▶
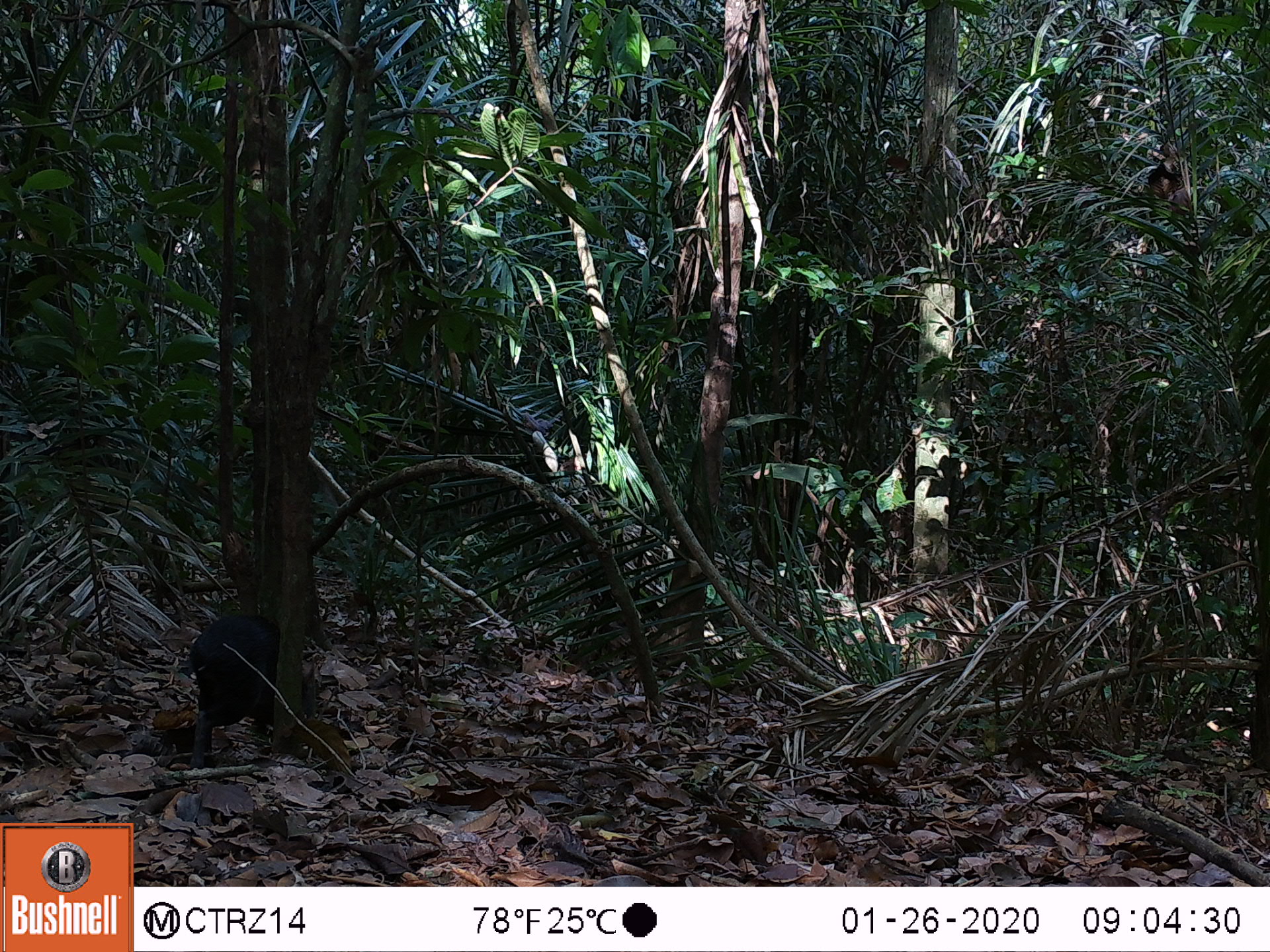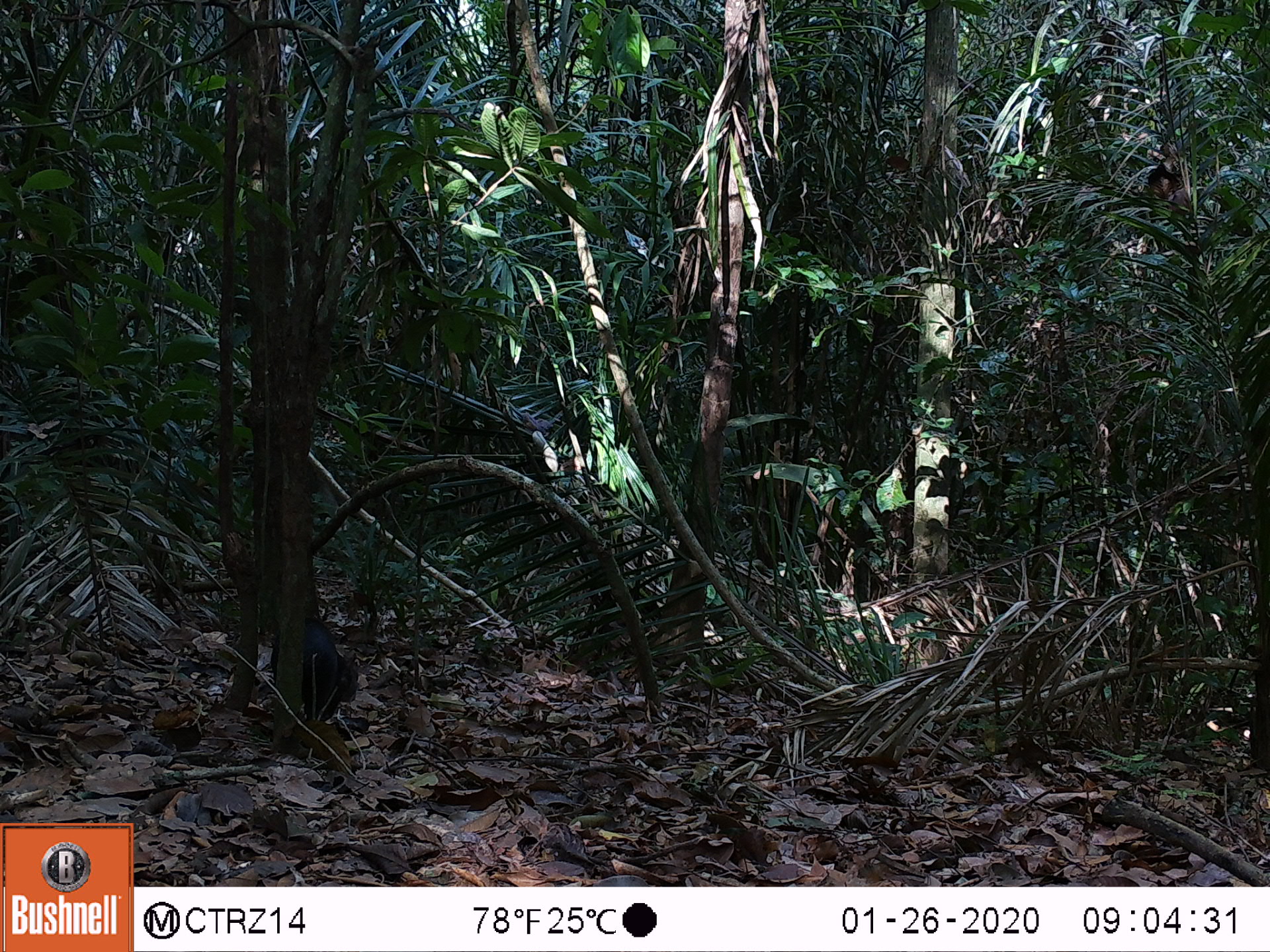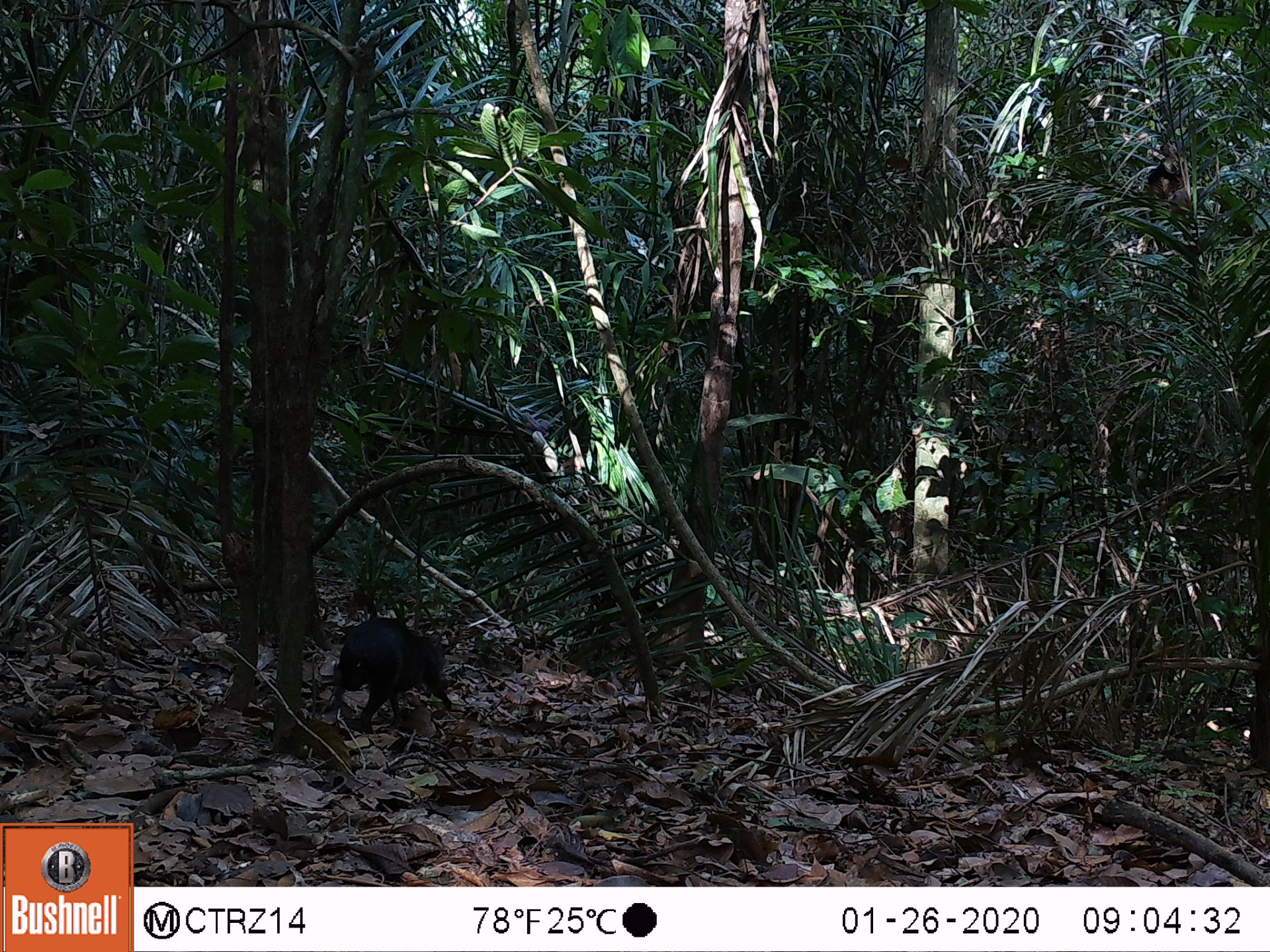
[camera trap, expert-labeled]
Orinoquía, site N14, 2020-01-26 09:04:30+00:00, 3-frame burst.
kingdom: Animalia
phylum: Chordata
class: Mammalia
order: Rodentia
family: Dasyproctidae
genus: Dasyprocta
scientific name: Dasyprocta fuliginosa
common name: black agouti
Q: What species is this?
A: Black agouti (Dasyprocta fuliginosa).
◀
- **Exercise requirements**: With the images excluded, reproduce the data above precisely as written.

- **Output**:
[camera trap, expert-labeled]
Orinoquía, site N14, 2020-01-26 09:04:30+00:00, 3-frame burst.
kingdom: Animalia
phylum: Chordata
class: Mammalia
order: Rodentia
family: Dasyproctidae
genus: Dasyprocta
scientific name: Dasyprocta fuliginosa
common name: black agouti
Q: What species is this?
A: Black agouti (Dasyprocta fuliginosa).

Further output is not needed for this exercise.